Une revendication qui n’a pas d’excuse conjoncturelle

Remettre le couvert sur les réparations de guerre parait pour le moins inapproprié aujourd’hui, d’autant que rien dans l’actualité politique ou économique nationale ne le justifie. La Pologne jouit d’une économie en bonne santé, n’est soumise à aucun plan drastique de réforme (2). Elle a sa place pleine et entière dans les institutions européennes (très bien représentée dans les structures et directions des institutions européennes).
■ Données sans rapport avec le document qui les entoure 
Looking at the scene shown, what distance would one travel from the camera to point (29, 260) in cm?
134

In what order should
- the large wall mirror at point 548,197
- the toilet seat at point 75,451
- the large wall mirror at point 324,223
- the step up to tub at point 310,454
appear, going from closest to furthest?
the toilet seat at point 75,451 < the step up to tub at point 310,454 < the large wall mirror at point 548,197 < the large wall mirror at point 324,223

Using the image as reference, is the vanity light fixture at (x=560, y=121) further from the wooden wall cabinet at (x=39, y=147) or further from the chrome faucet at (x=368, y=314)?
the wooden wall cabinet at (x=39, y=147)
Elle n’est victime d’aucun ostracisme, même si elle n’affiche pas l’intention de poursuivre de politique plus intégrée (l’Euro notamment). (3)

Une volonté de revanche

Semer l’esprit de revanche, afficher des slogans franchement antisémites sont-ils de l’essence européenne ? On peut s’interroger. L’Union européenne a justement été créée avec un seul objectif : mettre en sourdine toutes les prétentions nationales pour travailler ensemble (le marché commun ou l’Euro ne sont que des avatars de cet objectif politique). Reprendre le combat sur cette question très sensible est aussi dangereuse. Tout pays européen pourrait être enclin à réclamer aujourd’hui à ses voisins des réparations et dommages de guerre (4).
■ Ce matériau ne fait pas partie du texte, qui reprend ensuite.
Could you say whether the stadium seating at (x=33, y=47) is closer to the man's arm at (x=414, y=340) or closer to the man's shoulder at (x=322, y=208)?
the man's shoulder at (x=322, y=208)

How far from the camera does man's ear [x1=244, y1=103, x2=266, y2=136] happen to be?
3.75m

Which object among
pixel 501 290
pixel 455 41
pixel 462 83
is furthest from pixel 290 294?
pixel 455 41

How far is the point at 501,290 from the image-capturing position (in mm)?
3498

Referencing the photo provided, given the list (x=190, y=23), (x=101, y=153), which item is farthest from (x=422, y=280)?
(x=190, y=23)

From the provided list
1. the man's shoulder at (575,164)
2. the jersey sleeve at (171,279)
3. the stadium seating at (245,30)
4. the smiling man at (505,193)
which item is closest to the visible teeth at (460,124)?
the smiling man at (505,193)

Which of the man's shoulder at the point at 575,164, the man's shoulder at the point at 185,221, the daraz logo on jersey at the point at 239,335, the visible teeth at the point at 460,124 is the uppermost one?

Une absence d’engagement démocratique

Certes aucun des engagements signés dans la PESCO ne fait mention d’un quelconque respect de certaines valeurs (démocratie, droits de l’Homme, relations de bon voisinage) mais celui-ci est intrinsèque aux différents principes inscrits dans le préambule du Traité sur l’Union européenne et notamment au principe qui fonde la politique étrangère (et de défense) de l’UE : « la politique étrangère et de sécurité commune [est] fondée sur un développement de la solidarité politique mutuelle des États membres ».

Une question fondamentale

Un gouvernement dont l’un des principaux dirigeants fait une telle déclaration peut-il faire partie d’un noyau dur de défense européenne ? La question mérite d’être posée clairement et d’avoir une réponse. Il ne faut pas faire l’autruche. Accepter la candidature de Varsovie, aujourd’hui, dans la Coopération structurée permanente apparaît à la fois contraire à l’esprit et à la lettre du Traité et même de cette coopération européenne.

Attention à un précédent

Les autorités qui doivent évaluer les candidatures des pays membres à la PESCO doivent donc considérer tous les éléments en cause (politique, idéologique, technique, juridique, opérationnel, capacitaire). La réponse à ces différents prismes d’analyse produit à chaque fois la même conséquence : la candidature de la Pologne doit être « suspendue », en attendant qu’elle éclaircisse à la fois sa stratégie politique en matière de réparation de guerre, et les conditions qu’elle pose au développement de la défense européenne.

(Nicolas Gros-Verheyde)


(1) D’une certaine façon, la Pologne a été « indemnisée » par l’octroi d’une partie de territoire faisant partie de l’Allemagne auparavant. On pourra jauger s’il s’agit d’une juste compensation de l’annexion d’une partie de son territoire par l’URSS ou non. Mais c’est un des plus importants mouvements territoriaux de l’après-guerre.

(2) Ce débat des réparations avait resurgi en Grèce, mais de façon plus conjoncturelle, liée aux pressions que faisait peser Berlin pour mettre en place des réformes structurelles économiques plus fortes à Athènes. La situation polonaise n’est aucunement comparable.

(3) La seule procédure en cours concerne l’état de droit en Pologne et la réforme de la justice. Mais chaque pays est tour à tour l’objet de procédures en manquement.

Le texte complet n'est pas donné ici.